Mother Earth Living

Keep Living Trees Safe for the Holidays

Like herbs, evergreen trees have a powerful fragrance, some even with medicinal properties, and with a few simple steps, you can find the perfect tree to keep safe from fire and fresh throughout the holidays.

1. Aroma is everything. Balsam fir, Arizona cypress and Virgina pine are three of the most fragrant varieties. Balsam fir, a relative of the Fraser fir, has a sharp, rosemary-fresh scent, and its pitch, or the sappy resin that makes a tree sticky, is a natural anti-bacterial and an astringent that was used to treat wounds during the Civil War. Arizona cypress has a steel blue tint and a lemony-mint smell while Virginia pine has the traditional piney-holiday scent classic for the holidays

2. Get it fresh. When selecting a pre-cut tree, pinch a branch near the trunk and pull toward you. If several needles dislodge, the tree is dry and may be dangerous in your home. Next, bounce the tree and notice shed needles – paying special attention to the edges of the tree. More needles should fall from the interior; this is normal.

3. Cut the base and water well. Saw at least an inch off the trunk of your tree when you get it home and place immediately in a sturdy tree stand with a large water reservoir. Trees are amazingly thirsty and can absorb nearly a gallon a day, so check frequently, especially in the first few days. Never let the water level drop below the cut; if it does the pitch will seal the trunk and the tree will not be able to drink.
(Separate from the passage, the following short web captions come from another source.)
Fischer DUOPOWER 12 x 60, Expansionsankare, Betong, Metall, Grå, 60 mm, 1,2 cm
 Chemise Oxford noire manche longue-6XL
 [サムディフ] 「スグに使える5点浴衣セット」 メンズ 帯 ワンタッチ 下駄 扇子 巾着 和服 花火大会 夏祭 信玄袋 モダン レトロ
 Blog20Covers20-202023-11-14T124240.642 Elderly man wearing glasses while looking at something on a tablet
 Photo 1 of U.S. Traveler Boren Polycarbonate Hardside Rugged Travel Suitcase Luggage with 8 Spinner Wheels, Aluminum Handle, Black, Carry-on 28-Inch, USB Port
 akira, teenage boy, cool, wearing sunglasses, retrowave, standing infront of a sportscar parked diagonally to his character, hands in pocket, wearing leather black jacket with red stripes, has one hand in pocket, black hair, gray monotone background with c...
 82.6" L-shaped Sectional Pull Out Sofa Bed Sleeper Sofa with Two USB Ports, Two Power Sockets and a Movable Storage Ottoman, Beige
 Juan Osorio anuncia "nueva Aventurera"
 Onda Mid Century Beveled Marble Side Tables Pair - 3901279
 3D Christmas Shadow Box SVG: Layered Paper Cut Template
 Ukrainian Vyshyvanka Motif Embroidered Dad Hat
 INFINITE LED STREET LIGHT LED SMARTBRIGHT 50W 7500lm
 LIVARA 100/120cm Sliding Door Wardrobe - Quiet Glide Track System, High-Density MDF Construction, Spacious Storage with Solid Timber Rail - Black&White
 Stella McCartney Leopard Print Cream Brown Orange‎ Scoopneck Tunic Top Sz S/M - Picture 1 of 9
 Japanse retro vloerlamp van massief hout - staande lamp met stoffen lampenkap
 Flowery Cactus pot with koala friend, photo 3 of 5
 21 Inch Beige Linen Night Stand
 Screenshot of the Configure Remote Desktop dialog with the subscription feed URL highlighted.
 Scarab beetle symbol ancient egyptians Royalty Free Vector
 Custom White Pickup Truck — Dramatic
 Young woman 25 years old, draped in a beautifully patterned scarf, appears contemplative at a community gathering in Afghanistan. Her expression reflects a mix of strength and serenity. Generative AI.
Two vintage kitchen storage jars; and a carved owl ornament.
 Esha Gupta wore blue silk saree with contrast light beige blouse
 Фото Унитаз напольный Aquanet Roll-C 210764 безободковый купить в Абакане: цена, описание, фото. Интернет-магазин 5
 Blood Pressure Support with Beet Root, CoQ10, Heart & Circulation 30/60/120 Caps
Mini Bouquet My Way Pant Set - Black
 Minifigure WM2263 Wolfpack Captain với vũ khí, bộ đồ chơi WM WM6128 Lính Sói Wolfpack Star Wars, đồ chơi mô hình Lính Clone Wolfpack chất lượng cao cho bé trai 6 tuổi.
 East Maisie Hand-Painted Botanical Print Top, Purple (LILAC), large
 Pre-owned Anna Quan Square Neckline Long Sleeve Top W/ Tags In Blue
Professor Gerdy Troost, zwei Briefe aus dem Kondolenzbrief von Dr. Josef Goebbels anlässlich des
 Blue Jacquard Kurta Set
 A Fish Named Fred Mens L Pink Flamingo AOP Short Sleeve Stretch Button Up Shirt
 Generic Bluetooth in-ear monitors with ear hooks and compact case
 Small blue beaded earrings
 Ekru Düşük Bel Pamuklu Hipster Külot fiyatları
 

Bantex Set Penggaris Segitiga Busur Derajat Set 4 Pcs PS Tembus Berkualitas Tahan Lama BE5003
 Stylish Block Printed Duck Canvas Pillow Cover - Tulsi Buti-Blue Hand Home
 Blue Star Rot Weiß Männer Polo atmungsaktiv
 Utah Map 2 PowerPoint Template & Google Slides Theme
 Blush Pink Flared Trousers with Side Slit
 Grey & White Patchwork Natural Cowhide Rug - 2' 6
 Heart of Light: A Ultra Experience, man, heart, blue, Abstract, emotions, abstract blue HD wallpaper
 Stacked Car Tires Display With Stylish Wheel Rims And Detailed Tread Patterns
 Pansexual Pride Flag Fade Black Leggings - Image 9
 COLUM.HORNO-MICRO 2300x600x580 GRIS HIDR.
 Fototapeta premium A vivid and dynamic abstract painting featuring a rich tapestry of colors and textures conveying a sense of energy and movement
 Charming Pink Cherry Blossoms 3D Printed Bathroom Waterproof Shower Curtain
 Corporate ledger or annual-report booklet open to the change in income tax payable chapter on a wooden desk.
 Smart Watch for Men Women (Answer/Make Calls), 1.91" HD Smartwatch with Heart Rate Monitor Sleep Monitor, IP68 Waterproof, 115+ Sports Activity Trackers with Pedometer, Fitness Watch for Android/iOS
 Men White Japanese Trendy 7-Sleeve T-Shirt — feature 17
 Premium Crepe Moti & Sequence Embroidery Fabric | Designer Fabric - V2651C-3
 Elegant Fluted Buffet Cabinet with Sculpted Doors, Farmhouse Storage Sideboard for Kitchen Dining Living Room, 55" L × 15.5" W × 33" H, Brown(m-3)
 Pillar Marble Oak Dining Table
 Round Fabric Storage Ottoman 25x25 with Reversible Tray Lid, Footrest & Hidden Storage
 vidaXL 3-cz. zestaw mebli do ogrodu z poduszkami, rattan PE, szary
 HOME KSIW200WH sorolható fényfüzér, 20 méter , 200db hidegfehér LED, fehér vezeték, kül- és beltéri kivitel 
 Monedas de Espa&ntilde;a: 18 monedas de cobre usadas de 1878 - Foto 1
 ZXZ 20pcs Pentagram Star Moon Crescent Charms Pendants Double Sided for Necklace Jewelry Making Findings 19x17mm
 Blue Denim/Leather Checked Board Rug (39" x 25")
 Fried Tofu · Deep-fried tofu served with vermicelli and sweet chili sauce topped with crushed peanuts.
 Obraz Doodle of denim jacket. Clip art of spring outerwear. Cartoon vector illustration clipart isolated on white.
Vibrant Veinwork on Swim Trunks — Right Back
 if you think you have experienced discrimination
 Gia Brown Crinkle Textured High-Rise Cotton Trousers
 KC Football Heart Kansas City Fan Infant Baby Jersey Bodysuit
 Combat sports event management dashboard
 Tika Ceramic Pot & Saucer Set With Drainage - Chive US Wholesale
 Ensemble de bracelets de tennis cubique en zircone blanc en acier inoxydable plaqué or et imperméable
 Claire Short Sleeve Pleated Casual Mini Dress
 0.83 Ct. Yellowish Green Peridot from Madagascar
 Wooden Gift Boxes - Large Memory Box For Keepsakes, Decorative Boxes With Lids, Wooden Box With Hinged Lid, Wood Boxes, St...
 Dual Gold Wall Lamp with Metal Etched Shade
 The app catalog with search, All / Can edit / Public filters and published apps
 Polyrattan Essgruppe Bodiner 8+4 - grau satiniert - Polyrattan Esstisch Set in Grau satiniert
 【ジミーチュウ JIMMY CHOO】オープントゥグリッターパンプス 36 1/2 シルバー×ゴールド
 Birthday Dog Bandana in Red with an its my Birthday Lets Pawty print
4. Recycle when you first notice dryness. While a wet, well-watered tree is very hard to set on fire, dry trees are extremely flammable. As you can see in this video, a dry pine left unattended can destroy a living room in under a minute.

Most communities have a tree recycling program, but if not, you can reuse your tree in your garden as a bird feeder, as mulch or even as a weed killer.

While some sites suggest chopping and burning your used tree DON’T! Most trees have something called creosote, which, when burned, even responsibly, can leave deposits in your chimney and can be carcinogenic.

A better option is to use the tree in your garden and adorn with bird feeders – or save the needles to scatterONLY ONweeds as an herbicide. You can also strip the tree of its needles, dry them outside and use them in muslin fabric for a rich, fragrant punch.